• **STRONA**:

# 

## odaro

Gdybyście mieli do wyboru 3 n/w wiertarki kątowe to porównujące tylko  dane techniczne i nie patrząc na cenę to którą wiertarkę kątową byście wybrali

http://www.hitachi-narzedzia.pl/elek...&c=2&d=6&e=116

http://www.bosch-pt.pl/boptocs2-pl/R...5782/index.htm

http://www.makita.pl/index.php?page=katalog&produkt=37

Czy lepszy jest maksymalny moment obrotowy Hitachi 12Nm w porównaniu z 5,5Nm Boscha. 

Czy może lepsza będzie najniższa wysokość główki Makita która ma 66m przy 74mm Boscha i 84mm Hitachi. 

A teraz cena wie ktoś dlaczego Bosch jest prawie 2x droższy niż dwie pozostałe?

----------


## Charlie

bosch nie podaje mocy a to dla mnie najważniejsze.
Bierz hitachi - ma 500 W

----------


## ekimek

witam,
ja brałbym boscha, jest nie do zajechania. A cena jest wysoka bo niebieskie bosche to linia dla profesjonalistów (na budowy itp.), i mają bardzo długą żywotność. Co do hitachi to się  nie wypowiadam bo jestem fanem niebieskiego boscha  :wink:

----------


## odaro

> bosch nie podaje mocy a to dla mnie najważniejsze.
> Bierz hitachi - ma 500 W


Bosch
Wydajność nominalna	 400 W
Prędkość obrotowa bez obciążenia	1.100 min-1
Moc wyjściowa	170 W
Ciężar bez przewodu	1,6 kg
Nominalna prędkość obrotowa	750 min-1
Nominalny moment obrotowy	2,2 Nm
Maks. moment obrotowy	5,5 Nm
Zakres wierceń 	
Średnica wiercenia w aluminium	12 mm
Średnica wiercenia w drewnie	22 mm
Średnica wiercenia w stali	10 mm 

A jakie tak naprawdę ma znacznie moment obrotowy który jest największy w Htachi.

Mogę kupić te wiertarki w cenie 550zł i nie wiem na która mam się zdecydować.

Na teraz najbardziej mi odpowiada Makita z powodu najmniejszej wysokości główki.

• **MATERIAŁ**:

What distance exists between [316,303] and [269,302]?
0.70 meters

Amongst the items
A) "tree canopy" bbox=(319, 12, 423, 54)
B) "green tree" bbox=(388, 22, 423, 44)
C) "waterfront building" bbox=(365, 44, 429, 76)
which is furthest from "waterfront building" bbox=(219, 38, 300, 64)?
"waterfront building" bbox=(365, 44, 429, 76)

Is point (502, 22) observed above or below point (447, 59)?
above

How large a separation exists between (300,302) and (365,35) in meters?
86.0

---

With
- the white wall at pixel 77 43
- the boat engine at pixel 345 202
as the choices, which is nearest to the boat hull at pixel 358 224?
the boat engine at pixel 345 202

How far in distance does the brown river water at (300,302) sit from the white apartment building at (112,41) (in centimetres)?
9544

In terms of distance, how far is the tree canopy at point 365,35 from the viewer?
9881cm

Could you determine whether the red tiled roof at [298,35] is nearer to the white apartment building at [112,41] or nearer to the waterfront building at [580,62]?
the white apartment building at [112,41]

• **ZESTAW ZADAŃ**:
(A) Jaką wydajność nominalną podaje dla wiertarki Boscha wątek o wiertarkach kątowych?
(B) Wymień wszystkie materiały, dla których wątek o wiertarkach kątowych podaje średnicę wiercenia wiertarki Boscha, wraz z tymi średnicami.
(C) Kontynuuj wątek o wiertarkach kątowych, zaczynając po jego ostatnim zdaniu.
Materiał nie jest potrzebny do wykonania zadań.

• **ODPOWIEDZI**:
(A) 400 W.

(B) Aluminium – 12 mm, drewno – 22 mm, stal – 10 mm.

(C)
----------


## krzyzu-belial

Jak dla mnie też seria profesjonalna Boscha jest najbardziej praktyczna i żywotna w stosunku do Makit i innych temu podobnych urządzeń.

----------


## prezes69

Hitachi i Hilti kiedys najpożadnejszy sprzęt.Makita nie słyszałem złych opini.Bosch w zestawieniach awaryjnosci statystycznie daleko w tyle.Jezeli bedzie uzywana amatorsko to kazda powinna dac radę.Mój typ Hitachi a potem Makita.

----------


## odaro

> Hitachi i Hilti kiedys najpożadnejszy sprzęt.Makita nie słyszałem złych opini.Bosch w zestawieniach awaryjnosci statystycznie daleko w tyle.Jezeli bedzie uzywana amatorsko to kazda powinna dac radę.Mój typ Hitachi a potem Makita.


Ale spróbujcie jeszcze uzasadnić dlaczego tak?   :smile: 

Dla mnie na pierwszym miejscu ma znacznie dostępności w trudno dostępnych miejscach a tu Makita chyba wypada najlepiej ale Hitachi też mocno kusi.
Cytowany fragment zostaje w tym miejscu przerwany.